» **EXERCISE DETAILS**:
Swap every occurrence of "camera" for "lens" throughout the data below, reproducing everything else unchanged and omitting the pictures.

» **ROWS**:

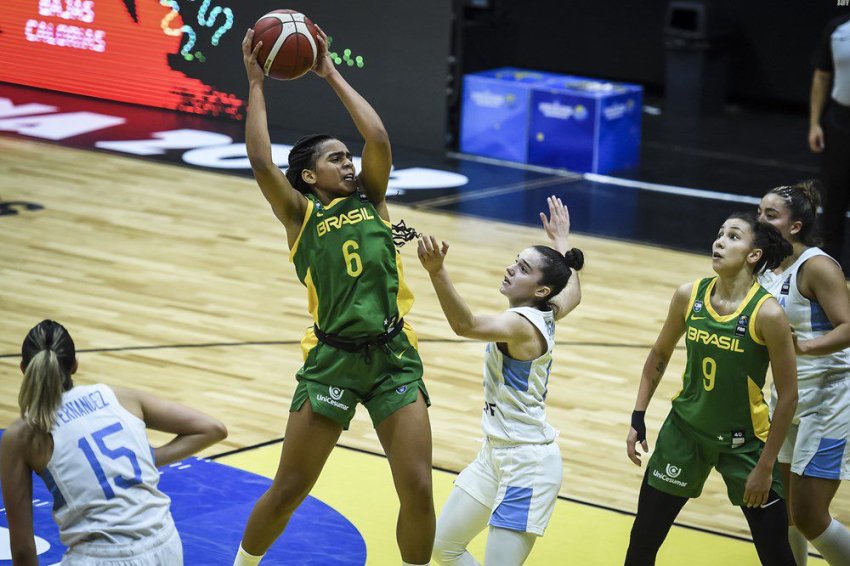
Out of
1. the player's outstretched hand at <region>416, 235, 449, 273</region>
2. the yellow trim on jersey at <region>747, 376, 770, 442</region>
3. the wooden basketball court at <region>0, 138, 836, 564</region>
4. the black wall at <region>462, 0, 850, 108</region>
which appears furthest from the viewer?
the black wall at <region>462, 0, 850, 108</region>

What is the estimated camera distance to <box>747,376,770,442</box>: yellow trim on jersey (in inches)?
175

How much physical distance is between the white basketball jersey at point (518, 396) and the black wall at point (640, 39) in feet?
34.4

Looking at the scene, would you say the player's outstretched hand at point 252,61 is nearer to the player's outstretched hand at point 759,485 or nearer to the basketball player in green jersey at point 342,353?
the basketball player in green jersey at point 342,353

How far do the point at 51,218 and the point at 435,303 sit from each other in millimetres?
3581

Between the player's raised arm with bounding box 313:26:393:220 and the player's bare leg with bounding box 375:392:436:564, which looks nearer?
the player's bare leg with bounding box 375:392:436:564

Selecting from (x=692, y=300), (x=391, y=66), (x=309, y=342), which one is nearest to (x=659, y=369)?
(x=692, y=300)

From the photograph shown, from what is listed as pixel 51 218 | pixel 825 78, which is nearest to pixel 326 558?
pixel 825 78

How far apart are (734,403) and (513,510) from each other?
0.80 m

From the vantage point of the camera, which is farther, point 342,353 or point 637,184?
point 637,184

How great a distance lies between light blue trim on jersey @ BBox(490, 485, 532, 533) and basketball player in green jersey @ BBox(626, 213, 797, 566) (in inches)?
14.9

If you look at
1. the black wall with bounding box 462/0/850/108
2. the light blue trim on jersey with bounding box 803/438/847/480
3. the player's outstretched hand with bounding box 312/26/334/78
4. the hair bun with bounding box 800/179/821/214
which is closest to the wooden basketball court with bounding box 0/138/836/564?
the light blue trim on jersey with bounding box 803/438/847/480

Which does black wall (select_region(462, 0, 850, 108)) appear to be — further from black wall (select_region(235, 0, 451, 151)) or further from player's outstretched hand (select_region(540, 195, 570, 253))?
player's outstretched hand (select_region(540, 195, 570, 253))

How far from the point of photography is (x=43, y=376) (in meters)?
3.51

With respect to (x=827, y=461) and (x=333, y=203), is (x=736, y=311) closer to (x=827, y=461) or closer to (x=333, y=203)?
(x=827, y=461)
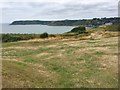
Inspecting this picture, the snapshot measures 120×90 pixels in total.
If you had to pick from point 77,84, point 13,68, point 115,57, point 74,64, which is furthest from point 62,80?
point 115,57

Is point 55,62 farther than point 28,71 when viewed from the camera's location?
Yes

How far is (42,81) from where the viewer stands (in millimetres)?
20672

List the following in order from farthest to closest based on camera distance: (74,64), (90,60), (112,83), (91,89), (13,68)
Answer: 1. (90,60)
2. (74,64)
3. (13,68)
4. (112,83)
5. (91,89)

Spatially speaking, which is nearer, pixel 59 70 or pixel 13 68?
pixel 13 68

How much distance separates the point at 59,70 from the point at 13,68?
500 cm

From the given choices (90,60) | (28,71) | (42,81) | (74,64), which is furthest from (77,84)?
(90,60)

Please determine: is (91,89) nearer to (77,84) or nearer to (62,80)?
(77,84)

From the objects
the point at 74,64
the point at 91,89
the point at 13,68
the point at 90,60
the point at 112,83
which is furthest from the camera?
the point at 90,60

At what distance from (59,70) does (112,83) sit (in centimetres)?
618

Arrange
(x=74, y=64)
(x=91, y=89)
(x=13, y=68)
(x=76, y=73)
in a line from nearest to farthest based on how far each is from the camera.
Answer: (x=91, y=89) → (x=13, y=68) → (x=76, y=73) → (x=74, y=64)

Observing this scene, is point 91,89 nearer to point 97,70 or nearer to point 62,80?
point 62,80

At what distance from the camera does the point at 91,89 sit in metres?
19.6

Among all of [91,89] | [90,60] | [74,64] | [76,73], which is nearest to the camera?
[91,89]

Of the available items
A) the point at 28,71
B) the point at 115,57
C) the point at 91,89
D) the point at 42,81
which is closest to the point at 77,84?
the point at 91,89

» **SOLUTION TO THIS EXERCISE**:
Out of
1. the player's outstretched hand at <region>416, 235, 449, 273</region>
2. the yellow trim on jersey at <region>747, 376, 770, 442</region>
3. the wooden basketball court at <region>0, 138, 836, 564</region>
4. the black wall at <region>462, 0, 850, 108</region>
which appears furthest from the viewer?
the black wall at <region>462, 0, 850, 108</region>

What is the estimated lens distance to <box>747,376,770,442</box>: yellow trim on jersey (in inches)?
175

How much physical distance is between the white basketball jersey at point (518, 396) and the black wall at point (640, 39) in feet?
34.4

Looking at the scene, would you say the player's outstretched hand at point 252,61 is nearer to the player's outstretched hand at point 759,485 or nearer to the basketball player in green jersey at point 342,353?
the basketball player in green jersey at point 342,353

How far do the point at 51,218 and the point at 435,303 sit from each other in millimetres?
3581

Between the player's raised arm with bounding box 313:26:393:220 and the player's bare leg with bounding box 375:392:436:564, which looks nearer?
the player's bare leg with bounding box 375:392:436:564

Selecting from (x=692, y=300), (x=391, y=66), (x=309, y=342), which one is nearest to (x=659, y=369)?
(x=692, y=300)

From the photograph shown, from what is listed as pixel 51 218 | pixel 825 78, which is nearest to pixel 326 558?
pixel 825 78

How far apart are (734,403) and (513,510) from each other?
0.80 m

From the vantage point of the lens, which is farther, point 342,353 or point 637,184?
point 637,184

How great a distance lies between light blue trim on jersey @ BBox(490, 485, 532, 533) and basketball player in green jersey @ BBox(626, 213, 797, 566) (in inches)?
14.9

If you look at
1. the black wall with bounding box 462/0/850/108
2. the light blue trim on jersey with bounding box 803/438/847/480
3. the player's outstretched hand with bounding box 312/26/334/78
4. the hair bun with bounding box 800/179/821/214
which is closest to the wooden basketball court with bounding box 0/138/836/564?
the light blue trim on jersey with bounding box 803/438/847/480

Which does black wall (select_region(462, 0, 850, 108)) appear to be — further from black wall (select_region(235, 0, 451, 151)) or further from player's outstretched hand (select_region(540, 195, 570, 253))?
player's outstretched hand (select_region(540, 195, 570, 253))

How far from the point of photography is (x=43, y=376) (in meters)?
3.51

With respect to (x=827, y=461) and (x=333, y=203), is (x=736, y=311) closer to (x=827, y=461) or closer to (x=333, y=203)?
(x=827, y=461)
Inspecting this picture, the snapshot measures 120×90 pixels in total.
If you had to pick from point 77,84, point 13,68, point 115,57, point 74,64, which is furthest from point 62,80?
point 115,57

Is point 55,62 farther than point 28,71 when viewed from the lens's location?
Yes

How far is (42,81) from where the viewer stands (in millimetres)?
20672

List the following in order from farthest to closest based on lens distance: (74,64), (90,60), (112,83), (91,89), (13,68)
Answer: 1. (90,60)
2. (74,64)
3. (13,68)
4. (112,83)
5. (91,89)

Spatially speaking, which is nearer, pixel 59 70 or pixel 13 68?
pixel 13 68

How much distance separates the point at 59,70 from the point at 13,68?
500 cm

From the given choices (90,60) | (28,71) | (42,81) | (74,64), which is furthest from (77,84)?
(90,60)

Please determine: is (91,89) nearer to (77,84) or nearer to (62,80)?
(77,84)

From the objects
the point at 74,64
the point at 91,89
the point at 13,68
the point at 90,60
the point at 112,83
which is furthest from the lens?
the point at 90,60

At what distance from (59,70) does (112,83) sit (in centimetres)?
618

Arrange
(x=74, y=64)
(x=91, y=89)
(x=13, y=68)
(x=76, y=73)
in a line from nearest to farthest based on how far each is from the lens.
Answer: (x=91, y=89) → (x=13, y=68) → (x=76, y=73) → (x=74, y=64)

Observing this scene, is point 91,89 nearer to point 97,70 or nearer to point 62,80?
point 62,80

At what distance from the lens does the point at 91,89 sit in metres?
19.6

Among all of [91,89] | [90,60] | [74,64] | [76,73], which is nearest to the lens?
[91,89]

Of the available items
A) the point at 28,71
B) the point at 115,57
C) the point at 91,89
D) the point at 42,81
which is closest to the point at 77,84?
the point at 91,89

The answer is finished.